Transport Layer Security

Transport Layer Security (TLS) is a protocol for secure network communication. TLS prevents the data being transmitted from being modified or read while it is in transit and allows clients to verify the identity of the server (in this case, the Determined master). Determined can be configured to use TLS for all connections made to the master. That means that all CLI and WebUI connections will be secured by TLS, as well as connections from agents and tasks to the master. Communication between agents that occur as part of distributed training will not use TLS, nor will proxied connections from the master to a TensorBoard or notebook instance.

Configuring TLS

Master

In order to configure the master to use TLS, set the security.tls.cert and security.tls.key options to paths to a TLS certificate file and key file.

When TLS is in use, the master will listen on TCP port 8443 by default, rather than 8080.

Note

If the master’s certificate is not signed by a well-known CA, then the configured certificate file must contain a full certificate chain that goes all the way to a root certificate.

Agents

When the Determined master is using TLS, set the security.tls.enabled agent configuration option to true. If the master’s certificate is signed by a well-known CA, then no other TLS-specific configuration is necessary. Otherwise, for the best security, place the master’s certificate file somewhere accessible to the agent and set the agent’s security.tls.master_cert option to the path to that file. For a more convenient but less secure setup, instead set the security.tls.skip_verify option to true. With the latter configuration, the agent will be unable to verify the identity of the master, but the data sent over the connection will still be protected by TLS.

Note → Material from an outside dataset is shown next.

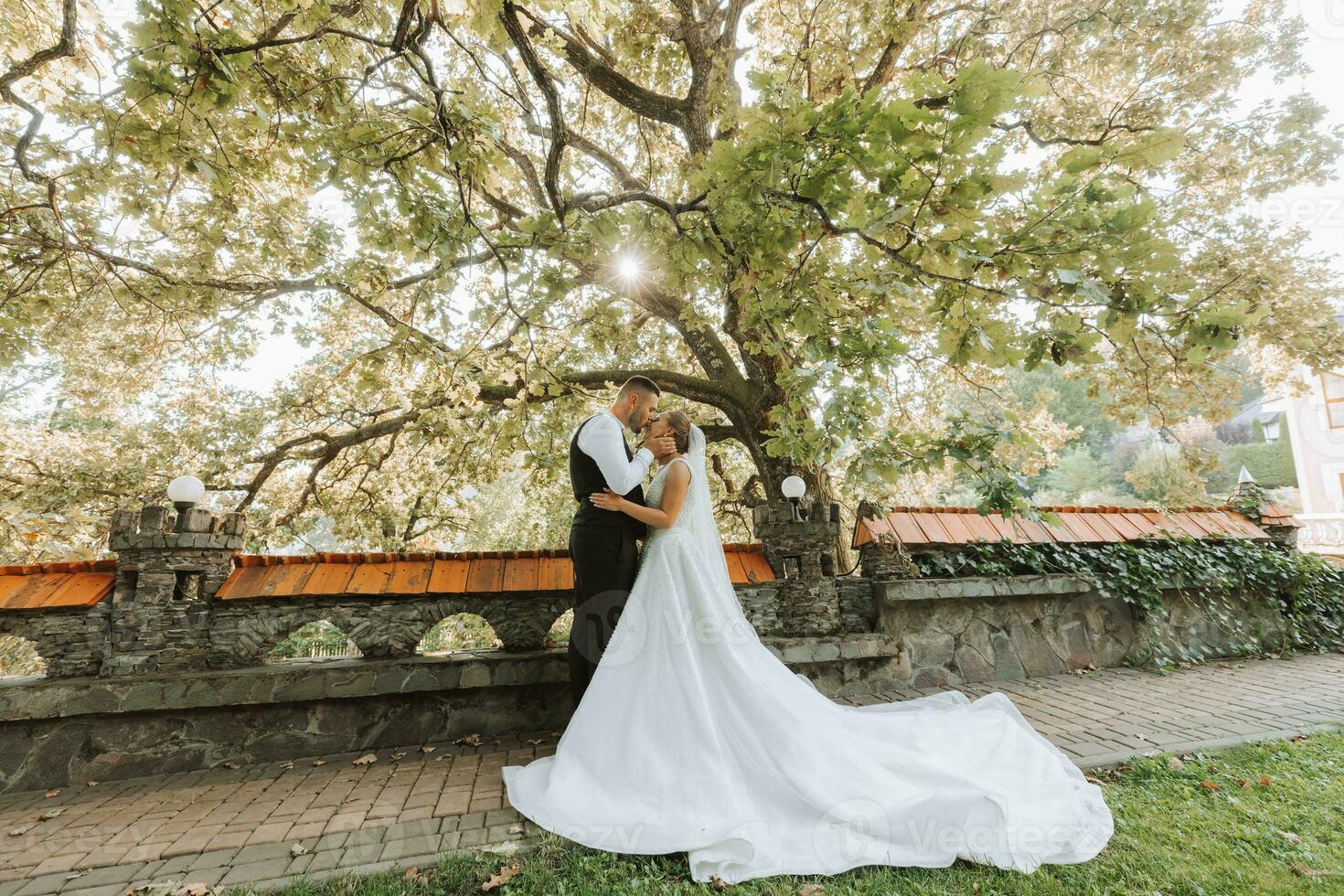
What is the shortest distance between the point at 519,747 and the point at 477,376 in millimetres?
3219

If the master’s certificate does not contain the address that the agent is using to connect to the master (but is otherwise valid), set the security.tls.master_cert_name option to one of the addresses in the certificate. For example, the master’s certificate may contain a DNS hostname corresponding to the public IP address of the master, while the agent connects to the master using its private IP address to prevent traffic from being routed over the public Internet. In that case, the option should be set to the DNS name contained in the certificate.

Note

Due to a limitation of Fluent Bit <https://fluentbit.io>, which Determined uses internally, the certificate must be valid for at least one hostname that is not an IP address and the security.tls.master_cert_name option must be set to that hostname if the agent is configured to connect to the master using an IP address. The hostname does not need to be an actual DNS name for the master—it is only used for certificate verification.

When dynamic agents and TLS are both in use, the dynamic agents that the master creates will automatically be configured to connect securely to the master over TLS.

CLI

In order to use TLS, the CLI must be configured with a master address starting with https:// using either the -m flag or DET_MASTER environment variable.

If the master’s certificate is signed by a well-known CA, then the connection should proceed immediately. If not, the CLI will indicate on the first connection that the master is presenting an untrusted certificate and display a hash of the certificate. You may wish to confirm the hash with your system administrator; in any case, if you confirm the connection to the master, the certificate will be stored on the computer where the CLI is being run and future connections to the master will be made without confirmation.

Tasks

Once the master and agent are configured to use TLS, no further configuration is required for tasks that are run in the cluster. In shells and notebooks, the Determined Python libraries will automatically make connections to the master using TLS with the appropriate certificate.